Well. Now I am really confused about Btrfs RAID-5!

So, I replaced all SATA cables (which are explicitly marked for beeing
aimed at SATA3 speeds) and all the 3x2Tb WD Red 2.0 drives with 3x4Tb
Seagate Contellation ES 3 drives and started from sratch. I
secure-erased every drives, created an empty filesystem and ran a
"long" SMART self-test on all drivers before I started using the
storage space (the tests finished without errors, all drivers looked
fine, 0 zero bad sectors, 0 read or SATA CEC errors... all looked
perfectly fine at the time...).

It didn't take long before I realized that one of the new drives
started failing.
I started a scrub and it reported both corrected and uncorrectable errors.
I looked at the SMART data. 2 drives look perfectly fine and 1 drive
seems to be really sick. The latter one has some "reallocated" and
several hundreds of "pending" sectors among other error indications in
the log. I guess it's not the drive surface but the HDD controller (or
may be a head) which is really dying.

I figured the uncorrectable errors are write errors which is not
surprising given the perceived "health" of the drive according to it's
SMART attributes and error logs. That's understandable.


Although, I tried to copy data from the filesystem and it failed at
various ways.
There was a file which couldn't be copied at all. Good question why. I
guess it's because the filesystem needs to be repaired to get the
checksums and parities sorted out first. That's also understandable
(though unexpected, I thought RAID-5 Btrfs is sort-of "self-healing"
in these situations, it should theoretically still be able to
reconstruct and present the correct data, based on checksums and
parities seamlessly and only place error in the kernel log...).

But the worst part is that there are some ISO files which were
seemingly copied without errors but their external checksums (the one
which I can calculate with md5sum and compare to the one supplied by
the publisher of the ISO file) don't match!
Well... this, I cannot understand.
How could these files become corrupt from a single disk failure? And
more importantly: how could these files be copied without errors? Why
didn't Btrfs gave a read error when the checksums didn't add up?

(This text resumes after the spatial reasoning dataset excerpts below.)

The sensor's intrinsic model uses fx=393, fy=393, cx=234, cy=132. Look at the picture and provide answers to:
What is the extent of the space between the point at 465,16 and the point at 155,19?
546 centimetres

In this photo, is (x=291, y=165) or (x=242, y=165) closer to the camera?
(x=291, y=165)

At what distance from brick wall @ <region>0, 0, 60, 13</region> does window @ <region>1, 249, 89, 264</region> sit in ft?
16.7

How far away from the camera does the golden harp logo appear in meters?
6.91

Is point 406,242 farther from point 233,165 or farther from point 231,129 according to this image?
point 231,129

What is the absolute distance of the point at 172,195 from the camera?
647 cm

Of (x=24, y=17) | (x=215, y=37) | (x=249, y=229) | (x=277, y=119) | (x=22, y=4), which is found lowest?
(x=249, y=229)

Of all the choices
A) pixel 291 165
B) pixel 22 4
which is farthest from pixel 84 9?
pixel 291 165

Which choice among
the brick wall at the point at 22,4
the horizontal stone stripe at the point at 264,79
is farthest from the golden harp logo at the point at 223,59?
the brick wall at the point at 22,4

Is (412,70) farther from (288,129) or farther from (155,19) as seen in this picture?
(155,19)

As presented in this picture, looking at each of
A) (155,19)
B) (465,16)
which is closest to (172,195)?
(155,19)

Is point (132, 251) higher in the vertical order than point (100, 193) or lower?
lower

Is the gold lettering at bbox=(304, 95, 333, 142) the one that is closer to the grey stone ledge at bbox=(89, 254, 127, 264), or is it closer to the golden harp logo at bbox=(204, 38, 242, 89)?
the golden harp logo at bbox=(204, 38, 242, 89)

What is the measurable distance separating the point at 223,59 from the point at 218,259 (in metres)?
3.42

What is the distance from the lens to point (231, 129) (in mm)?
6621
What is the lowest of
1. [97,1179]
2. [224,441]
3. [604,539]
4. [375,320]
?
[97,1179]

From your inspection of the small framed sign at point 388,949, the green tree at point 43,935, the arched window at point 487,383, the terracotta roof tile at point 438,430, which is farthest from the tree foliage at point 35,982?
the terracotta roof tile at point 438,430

Isn't Btrfs supposed to constantly check the integrity of the file
data during any normal read operations and give an error instead of
spitting out corrupt data as if it was perfectly legit?
I thought that's how it is supposed to work.
What's the point of full data checksuming if only an explicitly
requested scrub operation might look for errors? I thought's it's the
logical thing to do if checksum verification happens during every
single read operation and passing that check is mandatory in order to
get any data out of the filesystem (might be excluding the Direct-I/O
mode but I never use that on Btrfs - if that's even actually
supported, I don't know).


Now I am really considering to move from Linux to Windows and from
Btrfs RAID-5 to Storage Spaces RAID-1 + ReFS (the only limitation is
that ReFS is only "self-healing" on RAID-1, not RAID-5, so I need a
new motherboard with more native SATA connectors and an extra HDD).
That one seemed to actually do what it promises (abort any read
operations upon checksum errors [which always happens seamlessly on
every read] but look at the redundant data first and seamlessly
"self-heal" if possible). The only thing which made Btrfs to look as a
better alternative was the RAID-5 support. But I recently experienced
two cases of 1 drive failing of 3 and it always tuned out as a smaller
or bigger disaster (completely lost data or inconsistent data).


Does anybody have ideas what might went wrong in this second scenario?